Sin embargo, su uso medicinal no está exento de riesgos, especialmente cuando se consume en exceso o en forma de suplementos concentrados.
Entre los efectos secundarios más habituales del ajo destacan las molestias digestivas, como la sensación de ardor estomacal y el reflujo ácido.
Estas molestias se originan porque el ajo puede irritar la mucosa gástrica. Si estos síntomas persisten tras suspender el consumo, se recomienda consultar a un médico.
Además, el ajo puede provocar inflamación abdominal, cólicos y acumulación de gases, así como decaimiento, falta de energía o somnolencia cuando se ingiere de manera prolongada.

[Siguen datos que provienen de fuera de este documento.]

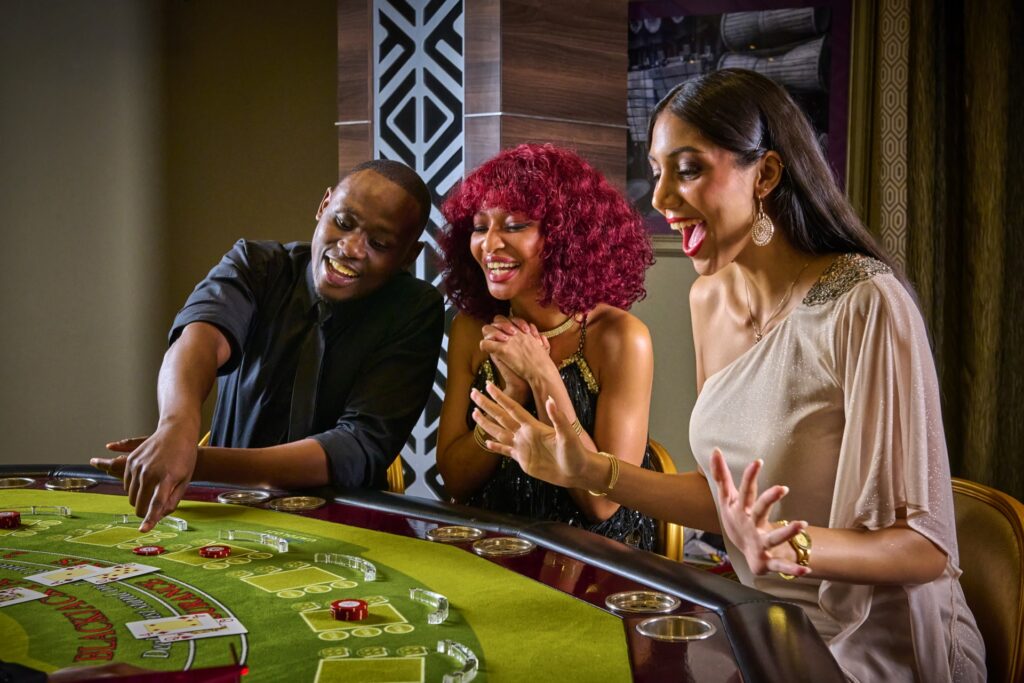 Players celebrating at a blackjack table in the casino at Metcourt Umfolozi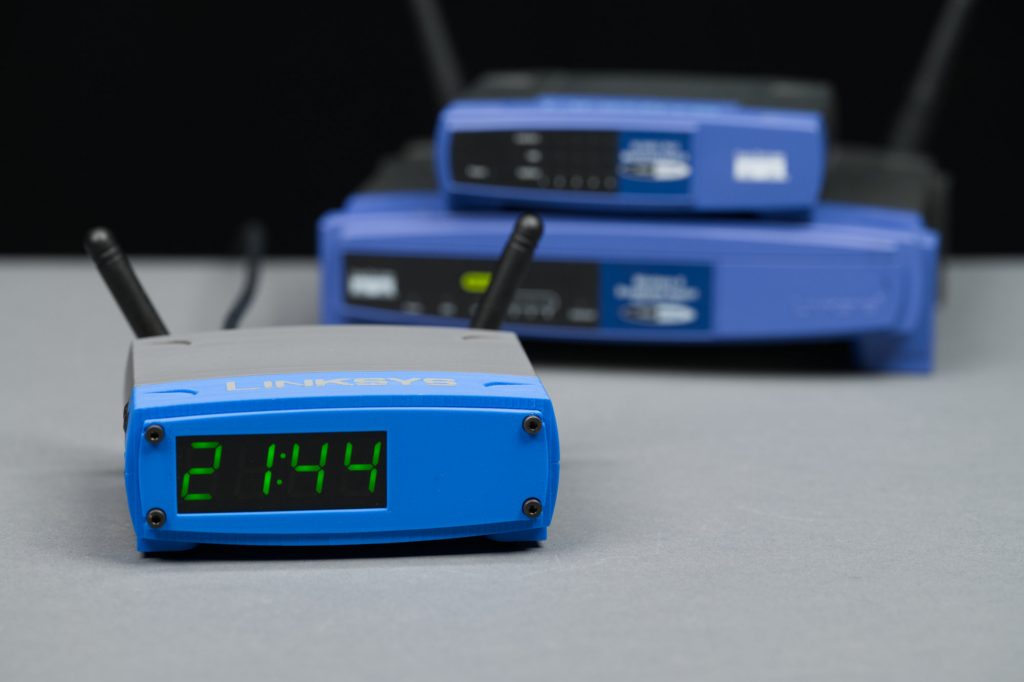 The completed clock in front of a 5-port switch and a wireless router.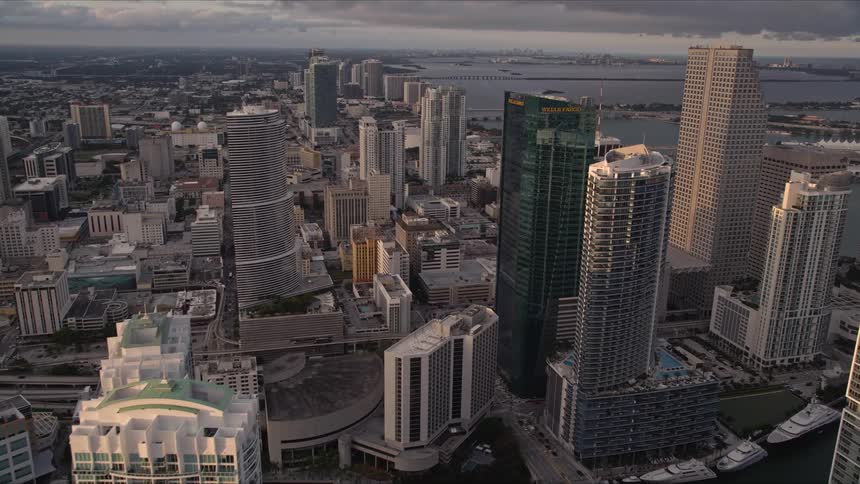 Approaching Downtown Miamis Epic Hotel and Wells Fargo Center at sunset soar over Floridas modern high-rise buildings and skyscrapers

El mal aliento y el fuerte olor corporal son efectos secundarios frecuentes en quienes consumen ajo a diario. Aunque resultan molestos, estos síntomas no representan un peligro para la salud.
Uno de los riesgos más relevantes del ajo es su capacidad para afectar la coagulación sanguínea. Los compuestos anticoagulantes presentes en el ajo pueden aumentar el riesgo de hemorragias, como hemorragias nasales o sangrados excesivos ante lesiones menores.
Este peligro se incrementa cuando se combina el ajo con medicamentos anticoagulantes o cuando se consume en grandes cantidades.
El uso tópico del ajo tampoco está exento de complicaciones. Aplicar ajo directamente sobre la piel puede causar enrojecimiento leve y, en algunos casos, lesiones similares a quemaduras.
Aquellos con trastornos hepáticos deben tener en cuenta que algunos estudios han reportado un aumento de la toxicidad en el hígado tras el consumo excesivo de ajo.

Además, las personas con problemas de coagulación sanguínea enfrentan un riesgo mayor de hemorragia, sobre todo si consumen ajo crudo o lo combinan con medicación.
El ajo también puede interactuar con medicamentos para la diabetes, provocando una reducción excesiva de los niveles de glucosa en sangre.
De igual modo, quienes toman fármacos para la hipertensión o presentan presión arterial baja pueden experimentar una disminución peligrosa de la presión arterial si consumen grandes cantidades de ajo.
Durante el embarazo y la lactancia, se recomienda no superar la cantidad de ajo habitual en la dieta, ya que no se ha establecido la seguridad de dosis elevadas en estas etapas.
En la mayoría de los casos, las molestias digestivas desaparecen al dejar de consumir ajo. Si los síntomas persisten durante más de una semana o alcanzan una intensidad considerable, resulta fundamental acudir a un profesional de la salud.
El ajo, aunque valioso por sus propiedades medicinales, exige un uso responsable y adaptado a las condiciones individuales de cada persona.